Olsson content with low-key debut
Wednesday 17 January 2007
After last year’s tentative will-he-won’t-he return to competition after serious injury, Sweden’s Christian Olsson, 26, made a positive early start to 2007 at an indoor competition with a difference when he took part in a ’short run-up’ Triple Jump meeting in Gothenburg, Sweden on Tuesday 16 January.
Emerging with a 16.07m pipe opener off just three jumps, Olsson professed himself happy with the experience after recording his first winter mark for three years.
“The heel hurt a bit, but that’s what happens when you haven’t done a great deal of training,” said Olsson, referring to the old injury that needed four operations to cure before he made a sensational return to the track last summer when he successfully defended his European title.
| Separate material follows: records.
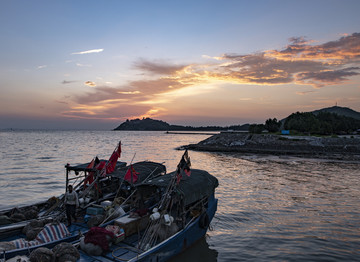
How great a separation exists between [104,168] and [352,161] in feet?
161

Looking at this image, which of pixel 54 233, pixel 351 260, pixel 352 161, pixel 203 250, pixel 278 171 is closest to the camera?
pixel 54 233

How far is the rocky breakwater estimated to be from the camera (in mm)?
56066

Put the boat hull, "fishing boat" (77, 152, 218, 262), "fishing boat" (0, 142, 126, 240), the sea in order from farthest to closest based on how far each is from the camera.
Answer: the sea, "fishing boat" (0, 142, 126, 240), "fishing boat" (77, 152, 218, 262), the boat hull

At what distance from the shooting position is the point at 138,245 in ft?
31.0

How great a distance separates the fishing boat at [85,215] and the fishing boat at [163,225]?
3.66 feet

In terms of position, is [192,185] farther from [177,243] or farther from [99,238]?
[99,238]

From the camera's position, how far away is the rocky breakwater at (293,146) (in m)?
→ 56.1

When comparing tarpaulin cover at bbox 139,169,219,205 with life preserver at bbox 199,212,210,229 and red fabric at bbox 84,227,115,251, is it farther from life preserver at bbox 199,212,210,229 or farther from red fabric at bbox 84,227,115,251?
red fabric at bbox 84,227,115,251

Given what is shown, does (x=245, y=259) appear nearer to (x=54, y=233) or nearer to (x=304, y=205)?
(x=54, y=233)

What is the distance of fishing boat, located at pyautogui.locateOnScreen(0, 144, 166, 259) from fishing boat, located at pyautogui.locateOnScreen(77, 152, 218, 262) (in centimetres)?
112

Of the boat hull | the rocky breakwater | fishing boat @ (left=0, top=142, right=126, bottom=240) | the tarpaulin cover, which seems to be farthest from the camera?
the rocky breakwater

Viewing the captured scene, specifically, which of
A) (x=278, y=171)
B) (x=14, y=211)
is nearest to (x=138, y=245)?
(x=14, y=211)

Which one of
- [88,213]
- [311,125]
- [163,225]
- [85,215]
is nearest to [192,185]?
[163,225]

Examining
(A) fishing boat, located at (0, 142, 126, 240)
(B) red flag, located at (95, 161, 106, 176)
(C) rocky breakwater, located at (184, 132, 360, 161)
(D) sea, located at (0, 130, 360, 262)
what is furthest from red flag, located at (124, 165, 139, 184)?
(C) rocky breakwater, located at (184, 132, 360, 161)
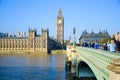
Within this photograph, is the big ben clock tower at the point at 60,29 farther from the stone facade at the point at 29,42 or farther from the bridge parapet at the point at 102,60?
the bridge parapet at the point at 102,60

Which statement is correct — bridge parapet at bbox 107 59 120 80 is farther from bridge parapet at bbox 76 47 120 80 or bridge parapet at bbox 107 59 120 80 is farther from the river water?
the river water

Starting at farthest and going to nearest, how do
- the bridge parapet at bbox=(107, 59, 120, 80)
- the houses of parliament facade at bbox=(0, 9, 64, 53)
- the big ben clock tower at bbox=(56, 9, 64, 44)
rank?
the big ben clock tower at bbox=(56, 9, 64, 44) → the houses of parliament facade at bbox=(0, 9, 64, 53) → the bridge parapet at bbox=(107, 59, 120, 80)

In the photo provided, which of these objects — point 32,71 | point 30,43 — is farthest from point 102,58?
point 30,43

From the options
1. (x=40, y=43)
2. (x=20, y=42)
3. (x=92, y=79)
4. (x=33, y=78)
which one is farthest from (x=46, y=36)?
(x=92, y=79)

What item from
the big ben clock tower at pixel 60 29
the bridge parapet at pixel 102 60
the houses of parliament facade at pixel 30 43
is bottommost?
the bridge parapet at pixel 102 60

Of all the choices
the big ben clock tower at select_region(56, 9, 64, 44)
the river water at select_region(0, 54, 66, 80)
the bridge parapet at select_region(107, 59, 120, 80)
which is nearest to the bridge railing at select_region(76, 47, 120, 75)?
the bridge parapet at select_region(107, 59, 120, 80)

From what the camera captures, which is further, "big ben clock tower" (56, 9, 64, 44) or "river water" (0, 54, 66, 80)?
"big ben clock tower" (56, 9, 64, 44)

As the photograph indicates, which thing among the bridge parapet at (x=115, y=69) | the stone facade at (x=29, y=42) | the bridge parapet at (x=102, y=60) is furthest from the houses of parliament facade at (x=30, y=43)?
the bridge parapet at (x=115, y=69)

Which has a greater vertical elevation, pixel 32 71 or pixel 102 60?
pixel 102 60

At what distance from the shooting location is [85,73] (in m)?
25.2

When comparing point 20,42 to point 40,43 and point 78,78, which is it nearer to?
point 40,43

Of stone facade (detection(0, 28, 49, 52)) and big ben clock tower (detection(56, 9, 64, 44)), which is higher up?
big ben clock tower (detection(56, 9, 64, 44))

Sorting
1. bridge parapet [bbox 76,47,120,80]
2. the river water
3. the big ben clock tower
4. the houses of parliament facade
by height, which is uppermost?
the big ben clock tower

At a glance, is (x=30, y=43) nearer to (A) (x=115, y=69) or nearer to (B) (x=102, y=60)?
(B) (x=102, y=60)
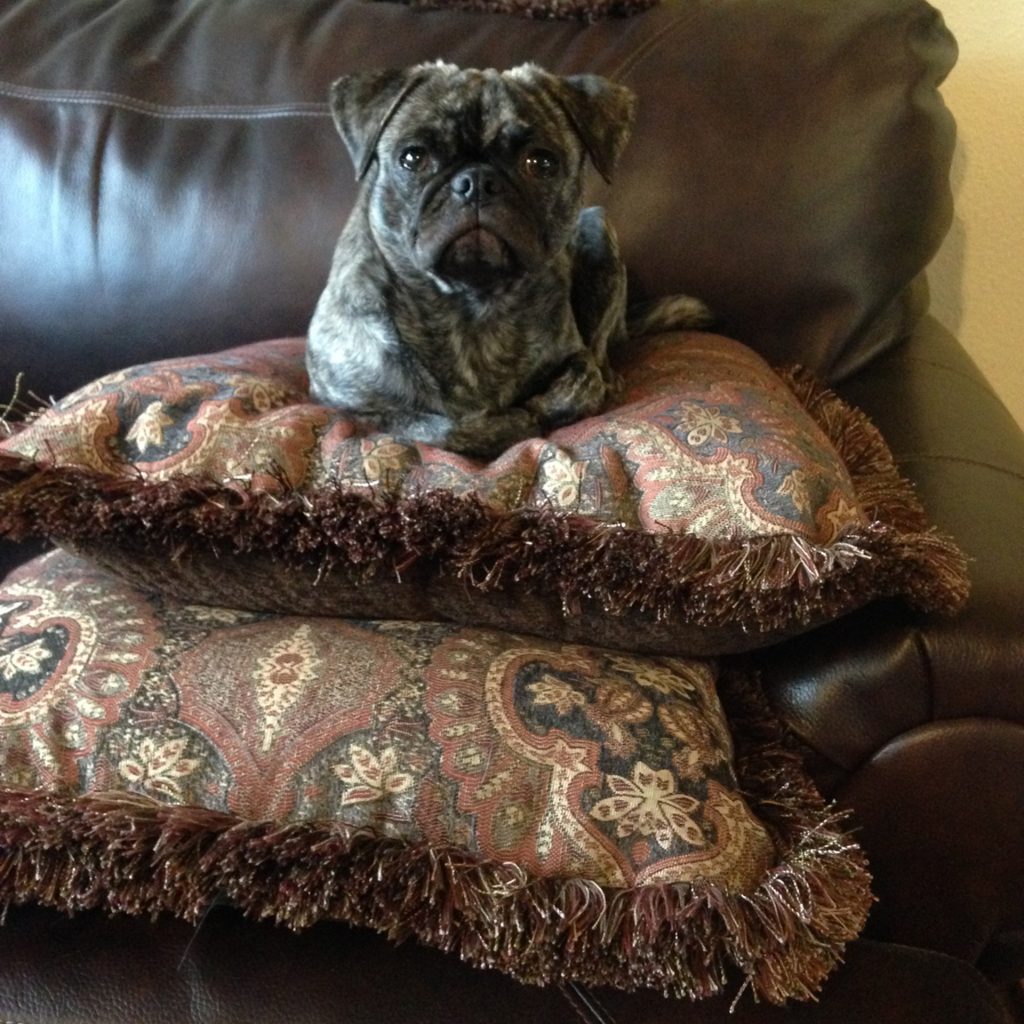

Olsson’s injury stemmed from the first round of the Athens Olympics which he went on to win, making it three straight titles in a row after the 2002 European and 2003 World titles.
“I haven’t competed indoors since I set my World record,” commented the reigning Olympic champion, “so this was a bit of a lift”. It was in 2004 that Olsson leapt 17.83 in Budapest to equal Cuban Aliecer Urrutia’s 1997 mark.
Though he confessed he has jumped much further in training this winter than 16.07, he would not be drawn on whether he had the outright World record in his sights: “You can often come to grief if you go after a World record,” admitted Olsson. “But at least I’ve laid down a base for some really good results,” he said.
Part of the reason for competing in this type of meeting was so that up and coming athletes could rub shoulders with the best: “It’s fun to compete in this type of competition and I remember from when I was young how great it was for young athletes to meet the best.”
His return to action last summer resulted in almost 100 percent success, the only blemish coming in the London Grand Prix where he could only finish third. In the European Championships, after virtually securing gold with a second round 17.67 he went for the 18m-mark, but fouled four times in a row.
His first serious competition of the winter comes in Glasgow, 27 January, two days after his 27th birthday, followed by the Eurojump meeting in Gothenburg 31 January.